* _Extracted text_:
SANDWORMS, spice-mining, stillsuits, silly walks, spacecraft shaped like dragonflies, nifty nosepieces, Bedouin chic, retro-futurism, neo-fascism, oh-look-there’s-Dave-Bautista-ism…

If none of these means anything to you then clearly you have not seen director Denis Villeneuve’s multiple Oscar-winning sci-fi epic Dune—nor, perhaps, read the 1965 Frank Herbert potboiler-phenomenon on which it was based. No matter, unless you’re planning on watching Villeneuve’s Dune: Part Two, in which case you can happily skip the novel, but you should at least see the first film, erm, first, or risk intergalactic befuddlement—an acute condition that no amount of breath-taking battle scenes or stellar casting could cure.

Dune, released in 2021, starred the ubiquitous Gen Z pin-up Timothée Chalamet and the mononymous Gen Z pin-up Zendaya—an otherworldly coming together of cheekbones and gorgeous doe eyes—alongside Thanos, Aquaman, Poe Dameron, and Ilse Faust. Plus, one for the Boomers, Charlotte Rampling as a malevolent nun.

(Data records)
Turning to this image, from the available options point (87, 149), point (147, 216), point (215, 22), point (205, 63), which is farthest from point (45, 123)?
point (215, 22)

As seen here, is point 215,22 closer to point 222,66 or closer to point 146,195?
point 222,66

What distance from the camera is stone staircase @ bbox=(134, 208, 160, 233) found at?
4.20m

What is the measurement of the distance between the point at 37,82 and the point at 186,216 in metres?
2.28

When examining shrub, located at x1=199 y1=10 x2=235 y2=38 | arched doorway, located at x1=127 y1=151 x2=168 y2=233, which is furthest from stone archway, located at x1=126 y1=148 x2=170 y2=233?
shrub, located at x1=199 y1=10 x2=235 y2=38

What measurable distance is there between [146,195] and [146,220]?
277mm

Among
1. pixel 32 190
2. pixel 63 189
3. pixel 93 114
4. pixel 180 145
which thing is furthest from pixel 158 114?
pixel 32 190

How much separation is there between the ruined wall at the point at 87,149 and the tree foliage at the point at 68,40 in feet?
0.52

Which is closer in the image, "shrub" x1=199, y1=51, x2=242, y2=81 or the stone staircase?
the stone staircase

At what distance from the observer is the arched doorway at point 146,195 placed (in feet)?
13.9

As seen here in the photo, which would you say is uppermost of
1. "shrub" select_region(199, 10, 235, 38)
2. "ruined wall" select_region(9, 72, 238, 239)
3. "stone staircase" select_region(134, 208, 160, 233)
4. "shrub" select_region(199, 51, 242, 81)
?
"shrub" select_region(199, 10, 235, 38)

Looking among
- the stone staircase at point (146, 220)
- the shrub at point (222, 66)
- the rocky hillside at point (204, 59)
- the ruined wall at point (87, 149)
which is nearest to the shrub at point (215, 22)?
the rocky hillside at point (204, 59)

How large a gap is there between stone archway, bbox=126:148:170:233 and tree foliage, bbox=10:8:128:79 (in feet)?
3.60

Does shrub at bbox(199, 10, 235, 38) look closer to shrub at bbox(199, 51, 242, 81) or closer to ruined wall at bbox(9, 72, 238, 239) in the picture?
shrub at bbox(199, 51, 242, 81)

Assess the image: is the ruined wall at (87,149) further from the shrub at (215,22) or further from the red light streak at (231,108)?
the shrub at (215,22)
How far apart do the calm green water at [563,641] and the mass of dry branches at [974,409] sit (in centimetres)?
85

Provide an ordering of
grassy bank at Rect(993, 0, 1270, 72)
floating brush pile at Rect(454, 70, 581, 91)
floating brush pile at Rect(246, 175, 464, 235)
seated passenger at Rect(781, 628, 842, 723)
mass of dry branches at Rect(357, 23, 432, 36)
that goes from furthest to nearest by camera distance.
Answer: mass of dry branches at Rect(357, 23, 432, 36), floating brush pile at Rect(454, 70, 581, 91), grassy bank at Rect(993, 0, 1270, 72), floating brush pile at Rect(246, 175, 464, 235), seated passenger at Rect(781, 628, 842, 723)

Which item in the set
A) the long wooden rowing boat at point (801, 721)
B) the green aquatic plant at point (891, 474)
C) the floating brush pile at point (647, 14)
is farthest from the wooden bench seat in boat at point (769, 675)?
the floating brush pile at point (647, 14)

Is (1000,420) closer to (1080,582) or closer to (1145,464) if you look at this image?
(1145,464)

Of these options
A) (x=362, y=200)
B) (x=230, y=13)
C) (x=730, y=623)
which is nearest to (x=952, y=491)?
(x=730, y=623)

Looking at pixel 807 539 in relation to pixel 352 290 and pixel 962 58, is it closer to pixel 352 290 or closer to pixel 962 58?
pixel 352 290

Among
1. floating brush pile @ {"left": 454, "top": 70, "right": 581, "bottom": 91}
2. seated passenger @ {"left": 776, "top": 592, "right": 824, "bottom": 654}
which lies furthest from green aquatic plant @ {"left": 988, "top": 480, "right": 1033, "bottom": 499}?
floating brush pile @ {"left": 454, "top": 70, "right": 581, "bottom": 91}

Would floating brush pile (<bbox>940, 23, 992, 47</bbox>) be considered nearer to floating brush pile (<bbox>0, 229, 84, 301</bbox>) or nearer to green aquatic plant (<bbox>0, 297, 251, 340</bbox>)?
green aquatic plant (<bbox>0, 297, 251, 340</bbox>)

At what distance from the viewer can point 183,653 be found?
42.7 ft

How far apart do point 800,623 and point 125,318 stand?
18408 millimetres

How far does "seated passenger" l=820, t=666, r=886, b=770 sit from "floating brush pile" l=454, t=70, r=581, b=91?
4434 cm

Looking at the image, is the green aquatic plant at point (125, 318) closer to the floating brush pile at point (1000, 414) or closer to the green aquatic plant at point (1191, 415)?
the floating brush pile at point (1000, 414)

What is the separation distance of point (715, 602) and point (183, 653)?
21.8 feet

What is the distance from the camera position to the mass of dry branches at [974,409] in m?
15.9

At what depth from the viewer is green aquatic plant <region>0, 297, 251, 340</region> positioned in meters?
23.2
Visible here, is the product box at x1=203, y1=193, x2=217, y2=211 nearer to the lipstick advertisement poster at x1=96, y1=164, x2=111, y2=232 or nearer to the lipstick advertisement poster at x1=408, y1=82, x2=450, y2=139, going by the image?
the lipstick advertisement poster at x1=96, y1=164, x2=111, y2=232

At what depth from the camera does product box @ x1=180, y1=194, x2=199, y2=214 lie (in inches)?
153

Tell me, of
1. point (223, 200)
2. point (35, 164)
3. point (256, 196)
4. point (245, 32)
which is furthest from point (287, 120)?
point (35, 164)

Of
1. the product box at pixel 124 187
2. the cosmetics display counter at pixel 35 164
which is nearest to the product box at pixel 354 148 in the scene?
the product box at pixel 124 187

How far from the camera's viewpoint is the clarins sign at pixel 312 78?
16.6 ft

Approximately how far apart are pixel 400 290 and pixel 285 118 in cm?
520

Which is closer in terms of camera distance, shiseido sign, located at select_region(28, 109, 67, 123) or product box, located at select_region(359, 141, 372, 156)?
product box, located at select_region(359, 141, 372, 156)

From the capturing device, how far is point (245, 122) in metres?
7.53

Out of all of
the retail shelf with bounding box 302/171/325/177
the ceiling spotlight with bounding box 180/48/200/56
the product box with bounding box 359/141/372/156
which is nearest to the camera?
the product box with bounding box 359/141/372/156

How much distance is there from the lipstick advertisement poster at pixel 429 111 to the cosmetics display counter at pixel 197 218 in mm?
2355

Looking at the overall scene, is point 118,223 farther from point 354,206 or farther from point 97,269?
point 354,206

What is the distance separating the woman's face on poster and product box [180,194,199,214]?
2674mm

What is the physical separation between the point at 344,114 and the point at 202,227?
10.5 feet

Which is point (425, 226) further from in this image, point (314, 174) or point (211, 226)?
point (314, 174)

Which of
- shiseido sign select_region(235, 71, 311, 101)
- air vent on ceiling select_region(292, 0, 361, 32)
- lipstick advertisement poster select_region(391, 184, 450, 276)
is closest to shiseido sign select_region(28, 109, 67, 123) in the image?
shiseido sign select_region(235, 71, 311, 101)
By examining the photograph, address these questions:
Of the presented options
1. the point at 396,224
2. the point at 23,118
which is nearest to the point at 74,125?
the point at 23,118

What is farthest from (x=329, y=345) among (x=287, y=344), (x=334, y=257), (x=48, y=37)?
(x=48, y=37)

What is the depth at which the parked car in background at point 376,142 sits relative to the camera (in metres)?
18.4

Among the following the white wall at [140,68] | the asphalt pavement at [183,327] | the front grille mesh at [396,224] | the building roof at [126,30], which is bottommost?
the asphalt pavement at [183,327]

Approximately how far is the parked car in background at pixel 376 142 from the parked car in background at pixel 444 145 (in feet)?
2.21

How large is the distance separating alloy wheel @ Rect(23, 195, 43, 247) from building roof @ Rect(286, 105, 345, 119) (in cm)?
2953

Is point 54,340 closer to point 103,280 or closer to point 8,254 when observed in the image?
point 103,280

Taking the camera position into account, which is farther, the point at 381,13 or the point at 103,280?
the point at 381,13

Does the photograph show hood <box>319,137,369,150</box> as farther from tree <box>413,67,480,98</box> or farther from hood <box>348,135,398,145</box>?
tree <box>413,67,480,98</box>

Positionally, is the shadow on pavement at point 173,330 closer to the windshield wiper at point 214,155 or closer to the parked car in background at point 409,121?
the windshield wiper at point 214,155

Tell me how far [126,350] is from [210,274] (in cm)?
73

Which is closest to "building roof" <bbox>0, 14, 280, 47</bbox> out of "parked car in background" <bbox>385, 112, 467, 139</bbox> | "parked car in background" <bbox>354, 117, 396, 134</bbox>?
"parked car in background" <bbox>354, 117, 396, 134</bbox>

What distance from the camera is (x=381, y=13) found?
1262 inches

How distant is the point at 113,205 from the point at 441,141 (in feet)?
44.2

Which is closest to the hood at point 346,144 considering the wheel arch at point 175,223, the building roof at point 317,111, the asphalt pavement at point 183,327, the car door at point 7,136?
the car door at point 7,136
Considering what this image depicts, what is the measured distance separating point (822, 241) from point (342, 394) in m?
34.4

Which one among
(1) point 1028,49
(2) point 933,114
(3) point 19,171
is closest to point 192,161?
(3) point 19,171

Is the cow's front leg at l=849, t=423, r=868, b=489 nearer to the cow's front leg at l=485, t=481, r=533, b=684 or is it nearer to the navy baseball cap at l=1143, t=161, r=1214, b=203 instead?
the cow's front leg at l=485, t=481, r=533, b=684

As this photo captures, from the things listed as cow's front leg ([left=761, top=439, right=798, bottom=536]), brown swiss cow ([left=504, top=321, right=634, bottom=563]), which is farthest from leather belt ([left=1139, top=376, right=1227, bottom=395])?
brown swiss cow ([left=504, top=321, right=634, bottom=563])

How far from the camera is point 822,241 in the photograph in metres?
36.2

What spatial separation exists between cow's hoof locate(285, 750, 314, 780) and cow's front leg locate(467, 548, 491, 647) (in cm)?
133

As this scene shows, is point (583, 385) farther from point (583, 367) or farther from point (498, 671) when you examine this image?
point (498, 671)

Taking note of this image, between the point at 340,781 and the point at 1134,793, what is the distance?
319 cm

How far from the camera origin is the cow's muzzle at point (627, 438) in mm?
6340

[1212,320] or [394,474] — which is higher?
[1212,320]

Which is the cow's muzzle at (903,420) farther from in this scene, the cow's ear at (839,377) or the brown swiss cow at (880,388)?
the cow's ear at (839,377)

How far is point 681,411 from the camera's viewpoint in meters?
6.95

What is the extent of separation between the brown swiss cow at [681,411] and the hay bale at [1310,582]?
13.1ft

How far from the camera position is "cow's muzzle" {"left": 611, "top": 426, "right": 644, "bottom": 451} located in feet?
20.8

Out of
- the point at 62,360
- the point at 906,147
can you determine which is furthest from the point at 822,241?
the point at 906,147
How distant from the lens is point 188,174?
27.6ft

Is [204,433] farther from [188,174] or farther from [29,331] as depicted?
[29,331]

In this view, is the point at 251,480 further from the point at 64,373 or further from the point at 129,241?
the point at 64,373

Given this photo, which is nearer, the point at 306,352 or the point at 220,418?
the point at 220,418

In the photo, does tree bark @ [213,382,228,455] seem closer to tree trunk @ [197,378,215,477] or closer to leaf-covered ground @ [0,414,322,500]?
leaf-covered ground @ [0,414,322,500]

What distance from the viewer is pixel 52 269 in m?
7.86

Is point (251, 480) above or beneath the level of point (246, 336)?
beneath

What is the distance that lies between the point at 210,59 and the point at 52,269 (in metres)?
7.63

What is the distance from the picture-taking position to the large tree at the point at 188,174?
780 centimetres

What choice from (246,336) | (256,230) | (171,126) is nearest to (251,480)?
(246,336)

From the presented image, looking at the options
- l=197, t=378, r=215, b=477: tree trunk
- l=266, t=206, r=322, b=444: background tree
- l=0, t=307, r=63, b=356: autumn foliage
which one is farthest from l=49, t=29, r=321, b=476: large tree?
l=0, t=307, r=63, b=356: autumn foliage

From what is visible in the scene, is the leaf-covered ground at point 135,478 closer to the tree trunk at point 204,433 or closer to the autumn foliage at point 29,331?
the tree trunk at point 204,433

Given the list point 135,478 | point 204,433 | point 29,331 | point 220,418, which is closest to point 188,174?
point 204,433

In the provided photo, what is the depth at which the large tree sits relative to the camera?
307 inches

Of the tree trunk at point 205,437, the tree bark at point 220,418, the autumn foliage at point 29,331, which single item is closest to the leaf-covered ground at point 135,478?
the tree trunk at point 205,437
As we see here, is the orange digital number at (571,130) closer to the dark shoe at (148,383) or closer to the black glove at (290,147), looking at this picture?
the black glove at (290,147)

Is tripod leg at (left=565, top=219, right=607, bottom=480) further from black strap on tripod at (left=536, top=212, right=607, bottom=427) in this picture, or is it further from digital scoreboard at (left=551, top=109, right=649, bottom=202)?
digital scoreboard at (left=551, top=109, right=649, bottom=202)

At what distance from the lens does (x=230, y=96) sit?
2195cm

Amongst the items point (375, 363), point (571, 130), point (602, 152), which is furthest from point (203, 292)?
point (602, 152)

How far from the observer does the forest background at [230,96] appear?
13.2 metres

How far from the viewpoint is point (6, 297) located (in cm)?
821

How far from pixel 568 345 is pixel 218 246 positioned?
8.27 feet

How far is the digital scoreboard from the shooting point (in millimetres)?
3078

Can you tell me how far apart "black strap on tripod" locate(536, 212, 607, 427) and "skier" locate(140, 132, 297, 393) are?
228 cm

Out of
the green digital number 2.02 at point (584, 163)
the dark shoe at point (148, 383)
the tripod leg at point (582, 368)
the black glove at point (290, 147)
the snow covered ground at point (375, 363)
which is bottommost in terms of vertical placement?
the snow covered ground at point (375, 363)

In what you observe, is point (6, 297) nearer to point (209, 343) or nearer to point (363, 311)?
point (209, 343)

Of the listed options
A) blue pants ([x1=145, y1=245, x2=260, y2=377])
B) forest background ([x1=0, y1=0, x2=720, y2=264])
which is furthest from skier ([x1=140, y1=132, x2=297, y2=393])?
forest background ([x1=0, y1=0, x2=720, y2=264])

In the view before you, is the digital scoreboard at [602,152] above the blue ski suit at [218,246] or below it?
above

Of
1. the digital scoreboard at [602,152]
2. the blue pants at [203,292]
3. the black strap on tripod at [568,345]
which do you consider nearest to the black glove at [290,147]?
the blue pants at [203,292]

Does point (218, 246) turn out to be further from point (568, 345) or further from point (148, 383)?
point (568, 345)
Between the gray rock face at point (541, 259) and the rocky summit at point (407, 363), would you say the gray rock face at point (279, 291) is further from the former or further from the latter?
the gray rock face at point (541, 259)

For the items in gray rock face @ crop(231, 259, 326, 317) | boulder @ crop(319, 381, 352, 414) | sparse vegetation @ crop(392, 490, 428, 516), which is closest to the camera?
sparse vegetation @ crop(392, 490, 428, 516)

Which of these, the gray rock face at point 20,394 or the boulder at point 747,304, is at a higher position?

* _Requirements_:
**a)** According to the text about Dune, who plays a malevolent nun in the 2021 film?
**b)** List every line of the listing that contains the string "windshield", matching case exactly.

* _Results by task_:
**a)** Charlotte Rampling

**b)**
Positionally, is the shadow on pavement at point 173,330 closer to the windshield wiper at point 214,155 or closer to the parked car in background at point 409,121?
the windshield wiper at point 214,155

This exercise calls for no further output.